QUOTED PASSAGE:
=== Begin Enclosure ===

Activity 4.1 - Hierarchical clustering

SUBMISSION INSTRUCTIONS

  1. Render to html
  2. Publish your html to RPubs
  3. Submit a link to your published solutions
#Loading packages needed for this assignment
library(tidyverse)
library(cluster)
library(factoextra)
library(patchwork)

Question 1

Consider three data sets below. Each data set contains three “clusters” in two dimensions. In the first, the clusters are three convex spheres. (A convex cluster is one where all points in the cluster can be connected with a straight line that does not leave the cluster.) In the second, one cluster is a sphere; one is a ring; and one is a half-moon. In the third, two clusters are spirals and one is a sphere. Our goal is to compare the performance of various hierarchical methods in clustering different cluster shapes.

=== End Enclosure ===

USING THE INFORMATION:
A. Which R packages does the hierarchical clustering activity load?
B. Could you carry the hierarchical clustering activity forward from its final sentence?

DATASET ENTRIES:
=== Begin Enclosure ===

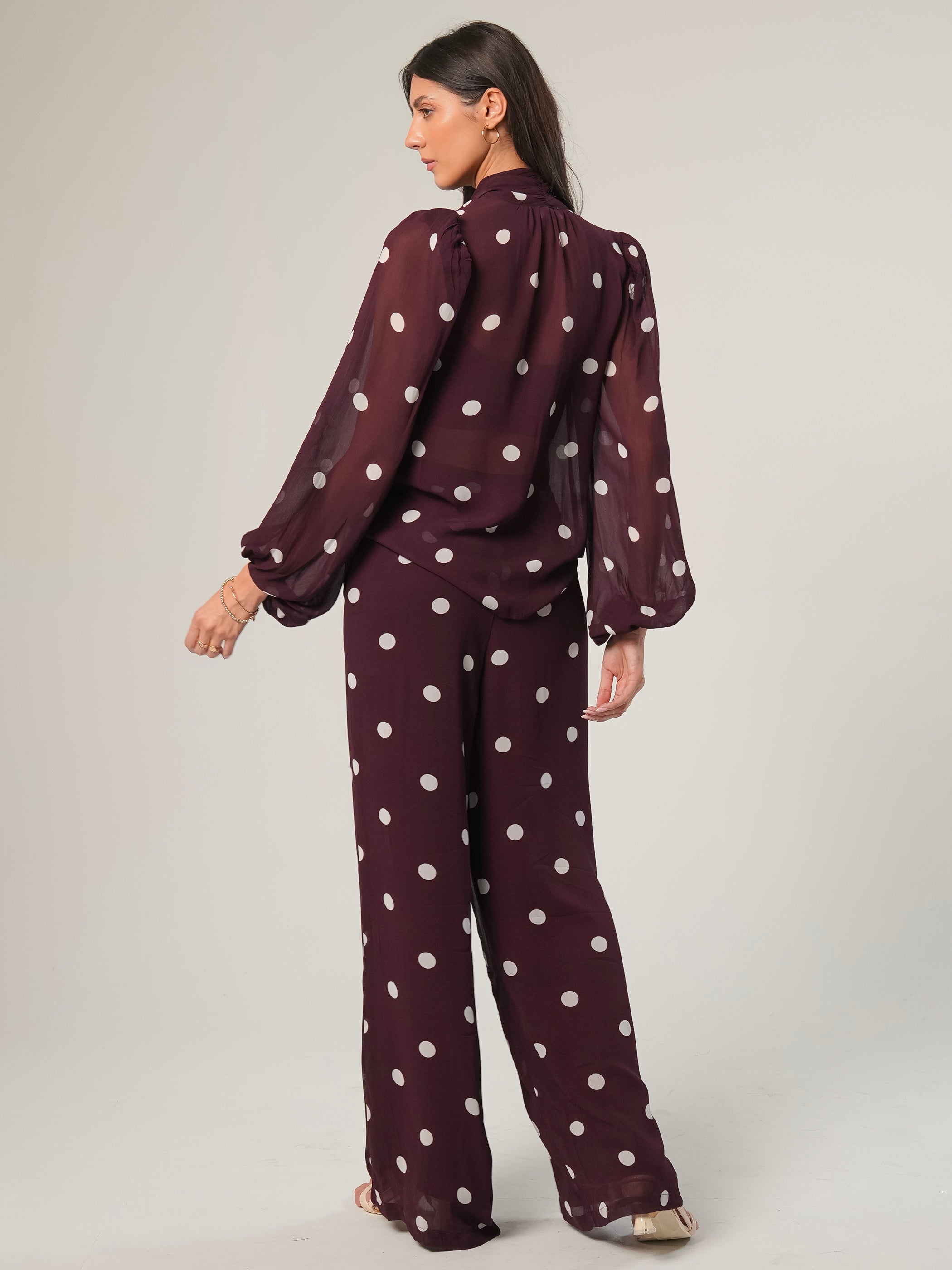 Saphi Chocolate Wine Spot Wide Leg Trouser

=== End Enclosure ===
=== Begin Enclosure ===

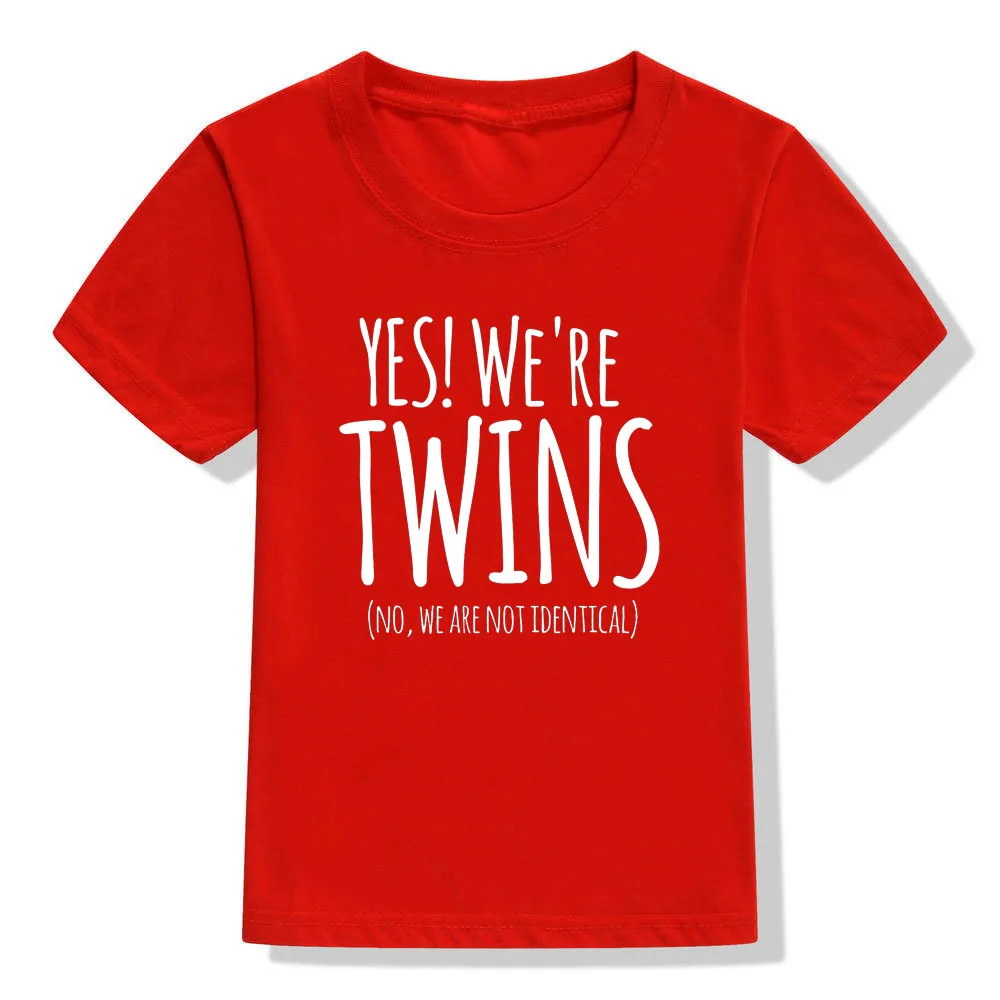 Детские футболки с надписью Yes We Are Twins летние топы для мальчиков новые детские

=== End Enclosure ===

TASK-BY-TASK ANSWERS:
A. tidyverse, cluster, factoextra, patchwork

B.
three_spheres <- read.csv('/Users/uj2116bi/Desktop/DSCI_415/Activities/Data/cluster_data1.csv')
ring_moon_sphere <- read.csv('/Users/uj2116bi/Desktop/DSCI_415/Activities/Data/cluster_data2.csv')
two_spirals_sphere <- read.csv('/Users/uj2116bi/Desktop/DSCI_415/Activities/Data/cluster_data3.csv')

Perform agglomerative clustering with single, complete, average, and Ward linkages. Cut each tree to produce three clusters. Produce 12 scatterplots, one per data set/linkage combination, showing the 3-cluster solution. Title each graph with the linkage used, as well as the average silhouette width (\(\bar s\)) for that clustering solution. Use patchwork to create a nice 4x3 grid of your plots.

Discuss the following:

  1. Which linkage works best for which scenario?
  2. Does the average silhouette width always do a good job of measuring the quality of the clustering solution?

(Hint: you have a lot of repetitive code to write. You may find it helpful to write a function that takes a data set and a linkage method as arguments, does the clustering and computes average silhouette width, and produces the desired plot.)

datasets <- list(
"Three spheres" = three_spheres,
"Ring + Moon + Sphere" = ring_moon_sphere,
"Two spirals + sphere" = two_spirals_sphere
)
plot_hclust_3 <- function(df, method_name, k = 3) {

x <- as.matrix(df)
d <- dist(x)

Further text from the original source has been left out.